## 本文抜粋
·····

68.2011年度経営課題 資金

2011年2月15日

前回は2011年度の経営課題として、次の5点を挙げました。
(1)手持ち資金は十分か
(2)固定費を十分下げているか
(3)変動費比率を十分下げられているか
(4)回転率をあげているか
(5)借入金依存度は適正か

今回からはその一つ一つについて詳しく説明しましょう。
まず、『手持ち資金は十分か』ということです。

1.手持ち資金とは
「手持ち資金」とは何でしょうか? 専門的に「手元流動性」といいます。
手元流動性とは、手元⇒すぐ融通できる、流動性⇒流動資産をいい、つまり手元にある資金(現預金等)のことをいいます。経営分析的には現金・預金に加え、すぐ処分可能な有価証券のことを含め、手元流動性といいますが、手元にある現預金と理解しても差し支えありません。

2.手持ち資金の重要性
すでにご存知のとおりですが、会社は赤字経営でも潰れません。赤字経営で資金が足りなくなれば、どこからか資金を調達できれば良いわけです。
また、黒字経営だからといって潰れないと限りません。たとえ黒字経営でも、売上回収ができず資金が足りなくなり、資金が調達できなければ、会社はアウトになります。
つまり、会社は『資金』が回らなくなると潰れてしまいます。
いまはほんとうに先行き不透明な不確実な時代です。またいつ、08年のような経済危機が来るとも限りません。最近の中東情勢やロシア・中国との関係あるいは米国経済の行方、さらにはTPPなど不安定要素をあげれば切りがありません。このような経営環境においては「手持ち資金を高める経営」が重要です。

3.手持ち資金の適正度はどうやってチェックする
では、会社の手持ち資金(手元流動性)が適正かどうか、どうやってチェックするのでしょうか。
他社と比べて多くあるといっても、会社の規模や実状がそれぞれ違いますから、「よその会社よりたくさん手持ち資金があるか」といって安心はできません。
自社の規模や実状と比べて、手持ち資金をチェックする必要があるということです。

4.具体的なチェックの仕方
(1)必要運転資金と比べる
販売活動に必要な資金を『運転資金』といいます。販売活動とは仕入れたり販売したりすることです。では、当社はどのくらい必要なのでしょうか。
そこで思い出してもらいたいのかB/Sの構造です。総資本(負債・純資産)はカネの出どころを示していましたね。資産はそのお金で購入したモノを示していました。
販売活動でのお金の出どころはどこかといえば、負債の部をよく見てください。販売で関係のある負債科目といえば、支払手形と買掛金です。この科目は仕入で支払わないといけない対価を待ってもらっているものです。したがって、調達資金とみなせます。この2つを合わせて『買入債務』といいます。

·····

## 記録の抜粋
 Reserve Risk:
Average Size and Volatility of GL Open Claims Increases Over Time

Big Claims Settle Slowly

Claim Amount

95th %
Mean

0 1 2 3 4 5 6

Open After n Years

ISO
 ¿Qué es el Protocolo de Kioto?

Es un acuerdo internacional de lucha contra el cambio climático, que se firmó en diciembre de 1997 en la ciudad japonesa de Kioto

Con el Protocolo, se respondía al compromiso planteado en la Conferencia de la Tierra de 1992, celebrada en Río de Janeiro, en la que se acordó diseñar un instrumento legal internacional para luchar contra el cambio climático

·····

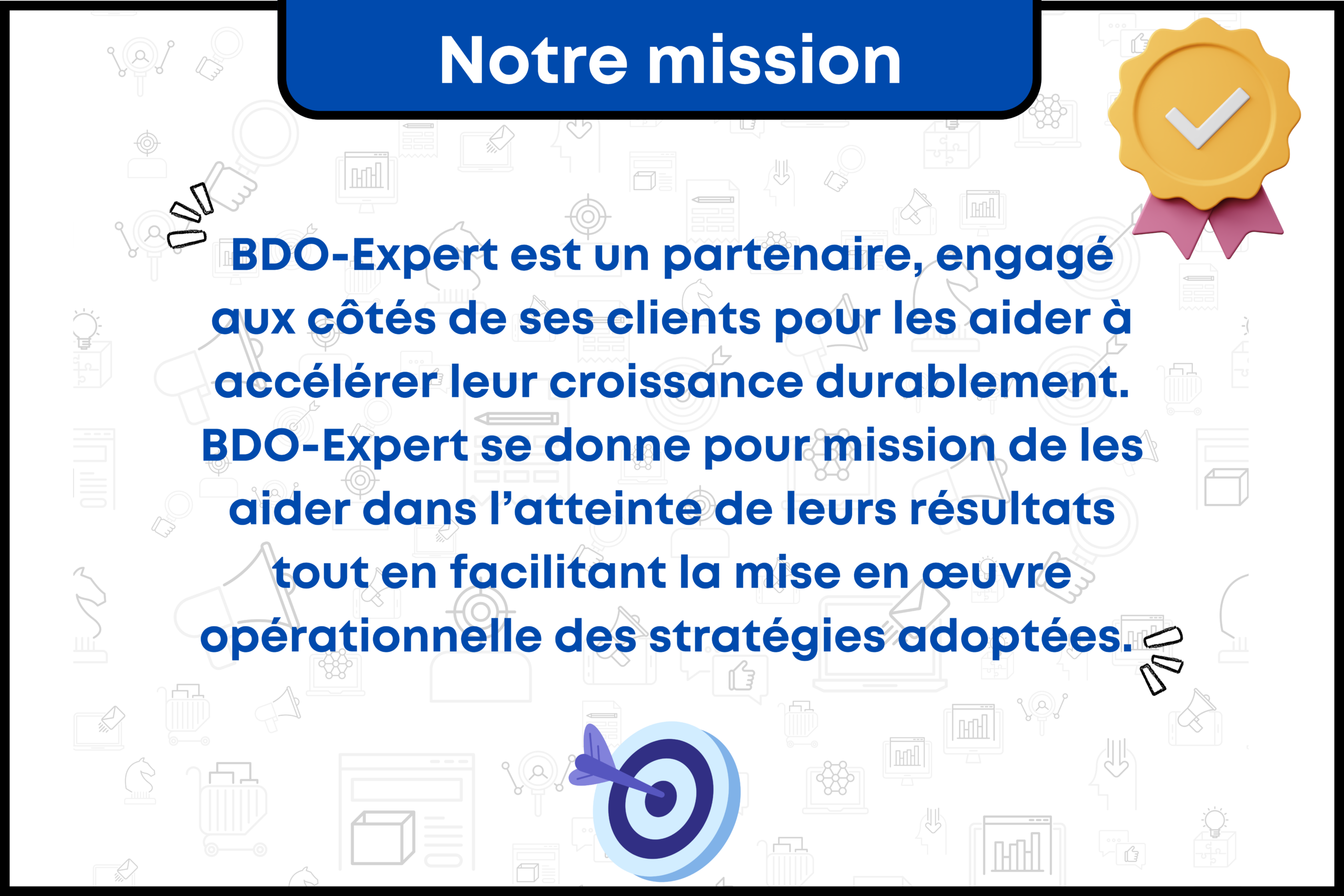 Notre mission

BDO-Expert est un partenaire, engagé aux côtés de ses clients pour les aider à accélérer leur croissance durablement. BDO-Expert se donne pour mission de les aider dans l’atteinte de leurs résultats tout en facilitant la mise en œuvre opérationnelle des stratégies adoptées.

·····

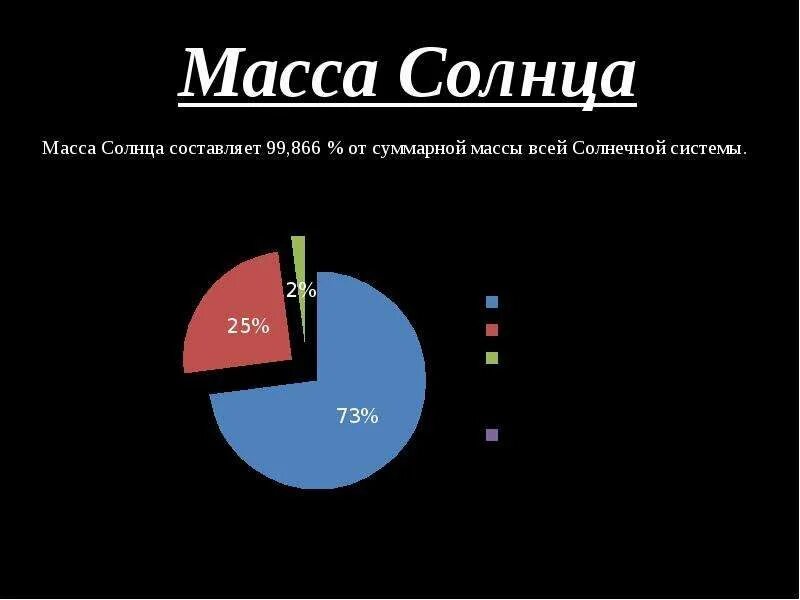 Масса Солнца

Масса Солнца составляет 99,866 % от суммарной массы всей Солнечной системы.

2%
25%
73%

·····

## 課題の説明
本文で、支払手形と買掛金の2つを合わせた呼び名は何ですか。 記録は本文とは別の出典から取ったものです。

## 解答
買入債務